>> start Dataset content
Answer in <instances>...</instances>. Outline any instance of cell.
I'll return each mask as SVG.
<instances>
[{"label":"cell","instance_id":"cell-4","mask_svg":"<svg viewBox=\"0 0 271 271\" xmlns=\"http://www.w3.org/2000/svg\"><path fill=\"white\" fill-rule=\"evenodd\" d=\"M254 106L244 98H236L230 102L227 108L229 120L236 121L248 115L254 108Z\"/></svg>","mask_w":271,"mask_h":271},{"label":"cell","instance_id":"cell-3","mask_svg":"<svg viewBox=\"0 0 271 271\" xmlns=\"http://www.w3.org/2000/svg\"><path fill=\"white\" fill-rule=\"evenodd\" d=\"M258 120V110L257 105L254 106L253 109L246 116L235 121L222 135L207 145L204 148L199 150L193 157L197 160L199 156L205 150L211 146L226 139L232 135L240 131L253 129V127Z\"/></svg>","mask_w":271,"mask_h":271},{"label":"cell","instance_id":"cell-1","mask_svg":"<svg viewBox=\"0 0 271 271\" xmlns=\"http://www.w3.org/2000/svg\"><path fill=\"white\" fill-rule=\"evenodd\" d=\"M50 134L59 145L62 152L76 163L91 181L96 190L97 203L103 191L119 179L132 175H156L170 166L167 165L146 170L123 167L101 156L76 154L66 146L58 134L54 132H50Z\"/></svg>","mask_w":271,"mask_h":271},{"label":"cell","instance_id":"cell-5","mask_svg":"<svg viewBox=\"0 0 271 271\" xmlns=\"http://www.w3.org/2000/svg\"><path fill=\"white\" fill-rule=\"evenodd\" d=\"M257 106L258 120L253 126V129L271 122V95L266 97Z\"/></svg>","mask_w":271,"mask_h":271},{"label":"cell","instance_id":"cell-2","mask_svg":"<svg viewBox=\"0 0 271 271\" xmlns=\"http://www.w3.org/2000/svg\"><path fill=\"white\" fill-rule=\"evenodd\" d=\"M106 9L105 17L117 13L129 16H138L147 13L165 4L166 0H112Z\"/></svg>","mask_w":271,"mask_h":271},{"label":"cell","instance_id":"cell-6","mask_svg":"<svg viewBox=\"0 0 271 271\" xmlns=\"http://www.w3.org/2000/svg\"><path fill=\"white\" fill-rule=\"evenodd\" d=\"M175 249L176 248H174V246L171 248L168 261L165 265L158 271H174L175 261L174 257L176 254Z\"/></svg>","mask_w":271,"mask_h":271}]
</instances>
>> end Dataset content
▶ Exercise task
Reproduce the listing with "Outline" swapped for "Segment", leaving everything else unchanged.

▶ Full response
Answer in <instances>...</instances>. Segment any instance of cell.
I'll return each mask as SVG.
<instances>
[{"label":"cell","instance_id":"cell-4","mask_svg":"<svg viewBox=\"0 0 271 271\" xmlns=\"http://www.w3.org/2000/svg\"><path fill=\"white\" fill-rule=\"evenodd\" d=\"M254 106L244 98H236L230 102L227 108L229 120L236 121L248 115L254 108Z\"/></svg>","mask_w":271,"mask_h":271},{"label":"cell","instance_id":"cell-3","mask_svg":"<svg viewBox=\"0 0 271 271\" xmlns=\"http://www.w3.org/2000/svg\"><path fill=\"white\" fill-rule=\"evenodd\" d=\"M258 120V110L257 105L254 106L253 109L246 116L235 121L222 135L207 145L204 148L199 150L193 157L197 160L199 156L205 150L211 146L226 139L232 135L240 131L253 129V127Z\"/></svg>","mask_w":271,"mask_h":271},{"label":"cell","instance_id":"cell-1","mask_svg":"<svg viewBox=\"0 0 271 271\" xmlns=\"http://www.w3.org/2000/svg\"><path fill=\"white\" fill-rule=\"evenodd\" d=\"M50 134L59 145L62 152L76 163L91 181L96 190L97 203L103 191L119 179L132 175H156L170 166L167 165L146 170L123 167L101 156L76 154L66 146L58 134L54 132H50Z\"/></svg>","mask_w":271,"mask_h":271},{"label":"cell","instance_id":"cell-5","mask_svg":"<svg viewBox=\"0 0 271 271\" xmlns=\"http://www.w3.org/2000/svg\"><path fill=\"white\" fill-rule=\"evenodd\" d=\"M257 106L258 120L253 126V129L271 122V95L266 97Z\"/></svg>","mask_w":271,"mask_h":271},{"label":"cell","instance_id":"cell-2","mask_svg":"<svg viewBox=\"0 0 271 271\" xmlns=\"http://www.w3.org/2000/svg\"><path fill=\"white\" fill-rule=\"evenodd\" d=\"M106 9L105 17L117 13L129 16H138L147 13L165 4L166 0H112Z\"/></svg>","mask_w":271,"mask_h":271},{"label":"cell","instance_id":"cell-6","mask_svg":"<svg viewBox=\"0 0 271 271\" xmlns=\"http://www.w3.org/2000/svg\"><path fill=\"white\" fill-rule=\"evenodd\" d=\"M175 249L176 248H174V246L171 248L168 261L165 265L158 271H174L175 261L174 257L176 254Z\"/></svg>","mask_w":271,"mask_h":271}]
</instances>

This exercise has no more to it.